Scheffel also pointed to the many British Columbians who gave donations of $50 and under in 2016. According to donation records posted on the Liberal party’s website they received 4,564 donations ranging from $5 to $50 in 2016. All those donations combined brought in a total of $159,300. Several individuals gave more money than that to the party on their own. For example, real estate magnate Peter Redekop gave a quarter of a million dollars in 2016: $50,000 on Jan. 15, $100,000 on Feb. 26 and another $100,000 on Dec. 19. Redekop did not reply to a request for comment.
The National Post analyzed all donation information for the NDP and the Liberals recorded by Elections British Columbia from 2005 to 2016. In addition, the analysis includes all 2016 donations and 2017 donations to the Liberal Party, up to February 24, 2017. The Liberal party makes those donations public on their party website.
Overall, the Liberals attract a fraction of the small-dollar donations that the NDP do — 64 per cent of all the NDP’s donations come from people giving under $50. That number is 9.7 per cent for the Liberals.
In any other province they’d be screaming bloody murder over this.
The National Post analysis shows the average Liberal donation in B.C. is $1,260.80, about nine times more than the NDP’s $139.06. And while the vast majority — 87 per cent — of the NDP’s donations come from those giving under $200, that number is just 29 per cent for the Liberals.
Dermod Travis, executive director of the advocacy group Integrity BC, says the Liberals actually rely on a much smaller pool of wealthy donors then the data show, because people can give multiple times through different corporations they own. For example, property developer Aquilinis gave the Liberals $1.43 million through 24 companies and individuals over the past 12 years. Looked at individually, each of those 24 donors appear to be relatively small contributors. Collectively, they’re the second largest donor to the Liberals since 2005.
“These numbers show who really has influence in B.C. Clark clearly thinks voters won’t care. Maybe she’s right, but in any other province they’d be screaming bloody murder over this,” said Travis.
Christy Clark is not the only Canadian politician to face a backlash over fundraising. Ontario Premier Kathleen Wynne and Prime Minister Justin Trudeau spent much of the past year being criticized on the issue.
Jonathan Hayward / Canadian Press
As a result of growing criticism of their donation practices, the B.C. Liberals now disclose their donations on their party website. Elections B.C. maintains a searchable database that allows the public to look up who the largest donors are and when they donated. Eventually, that database will be updated with 2016 and 2017 numbers, but for now that information is only available on the Liberal party’s website, and only in PDF format, which is not searchable. The NDP have not made their full 2016 (Elections B.C. has data up to February 2, 2016) or 2017 data publicly available.

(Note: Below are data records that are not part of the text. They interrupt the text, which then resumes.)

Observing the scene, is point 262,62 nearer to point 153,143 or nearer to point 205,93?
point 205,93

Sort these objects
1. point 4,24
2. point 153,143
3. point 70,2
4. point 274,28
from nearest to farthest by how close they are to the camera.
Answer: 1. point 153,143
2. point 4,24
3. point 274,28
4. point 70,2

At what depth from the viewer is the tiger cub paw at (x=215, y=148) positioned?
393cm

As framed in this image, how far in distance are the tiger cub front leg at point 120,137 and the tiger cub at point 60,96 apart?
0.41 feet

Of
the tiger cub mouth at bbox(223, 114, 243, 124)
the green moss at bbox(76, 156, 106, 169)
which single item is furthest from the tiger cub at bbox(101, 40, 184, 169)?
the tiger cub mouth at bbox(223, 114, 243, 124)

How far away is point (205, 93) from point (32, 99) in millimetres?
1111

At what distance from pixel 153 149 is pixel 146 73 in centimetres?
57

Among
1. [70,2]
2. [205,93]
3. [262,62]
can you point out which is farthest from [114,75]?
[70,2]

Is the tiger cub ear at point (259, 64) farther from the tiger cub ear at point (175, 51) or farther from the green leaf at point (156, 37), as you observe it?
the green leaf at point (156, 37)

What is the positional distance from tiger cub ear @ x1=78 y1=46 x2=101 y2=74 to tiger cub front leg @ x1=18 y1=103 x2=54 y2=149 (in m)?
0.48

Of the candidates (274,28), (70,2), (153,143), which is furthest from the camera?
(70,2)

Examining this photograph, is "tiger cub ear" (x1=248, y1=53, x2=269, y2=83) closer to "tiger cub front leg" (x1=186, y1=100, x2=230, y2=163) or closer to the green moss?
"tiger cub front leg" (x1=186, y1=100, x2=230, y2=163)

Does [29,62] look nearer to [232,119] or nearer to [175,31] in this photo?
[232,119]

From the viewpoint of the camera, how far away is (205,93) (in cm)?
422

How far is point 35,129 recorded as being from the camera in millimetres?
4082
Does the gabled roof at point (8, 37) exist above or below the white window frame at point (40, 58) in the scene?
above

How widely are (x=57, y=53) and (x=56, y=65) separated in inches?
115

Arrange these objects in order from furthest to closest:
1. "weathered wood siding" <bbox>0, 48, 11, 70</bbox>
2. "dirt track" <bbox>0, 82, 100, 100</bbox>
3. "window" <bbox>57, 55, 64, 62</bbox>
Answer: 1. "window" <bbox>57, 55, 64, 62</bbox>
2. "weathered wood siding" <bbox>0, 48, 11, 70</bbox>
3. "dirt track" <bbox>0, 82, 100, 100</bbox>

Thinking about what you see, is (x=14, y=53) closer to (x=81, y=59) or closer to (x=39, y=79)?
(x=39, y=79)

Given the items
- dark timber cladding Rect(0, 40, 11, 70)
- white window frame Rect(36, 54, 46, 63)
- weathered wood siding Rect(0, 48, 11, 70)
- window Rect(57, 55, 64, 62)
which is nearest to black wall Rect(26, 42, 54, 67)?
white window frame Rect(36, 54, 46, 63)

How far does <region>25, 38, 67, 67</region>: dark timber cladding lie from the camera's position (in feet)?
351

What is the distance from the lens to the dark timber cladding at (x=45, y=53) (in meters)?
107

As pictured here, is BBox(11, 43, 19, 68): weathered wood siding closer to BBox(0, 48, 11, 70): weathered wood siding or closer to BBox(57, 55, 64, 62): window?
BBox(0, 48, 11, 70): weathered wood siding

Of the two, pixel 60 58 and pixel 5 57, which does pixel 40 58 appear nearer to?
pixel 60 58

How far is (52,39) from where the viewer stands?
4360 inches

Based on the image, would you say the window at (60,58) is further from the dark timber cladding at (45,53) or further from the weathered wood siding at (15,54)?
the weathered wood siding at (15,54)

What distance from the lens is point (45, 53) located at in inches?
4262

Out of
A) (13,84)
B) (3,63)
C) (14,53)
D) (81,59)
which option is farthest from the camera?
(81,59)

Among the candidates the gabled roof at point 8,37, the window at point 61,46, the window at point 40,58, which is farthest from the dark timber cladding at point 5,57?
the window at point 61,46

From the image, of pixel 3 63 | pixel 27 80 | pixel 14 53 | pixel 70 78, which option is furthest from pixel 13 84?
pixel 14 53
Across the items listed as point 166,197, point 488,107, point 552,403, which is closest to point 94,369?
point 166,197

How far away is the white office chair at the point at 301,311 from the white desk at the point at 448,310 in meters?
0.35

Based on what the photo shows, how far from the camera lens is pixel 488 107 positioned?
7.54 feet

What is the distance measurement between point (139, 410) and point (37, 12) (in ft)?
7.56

The National Post is publishing the Liberals’ 2016 and 2017 donations in a searchable database, allowing members of the public to search by donor name, donation amount or date of donation.
Looking through the 2016-2017 database some interesting details emerge. For example, on February 26, 2016, the Liberals raised $1.6 million in a single day, representing about 14 per cent of the $12 million they raised in all of 2016. About half of that money came from two families who are large property developers in the province: the Redekops gave $300,000 — $200,000 through John Redekop Construction, and $100,000 from Peter Redekop; the Walls gave $400,000 —$200,000 through 2300 Kingsway Residences and $100,000 each from BJW Investments and PWO investments.
In 2016, the Liberals brought in significant sums from numbered corporations whose ownership structures are sometimes opaque. For example, 6349099 Canada Ltd. donated $33,000, and 0744625 B.C. Ltd. donated $30,000.
If the NDP win the provincial election on May 9 they intend to ban numbered corporations from donating.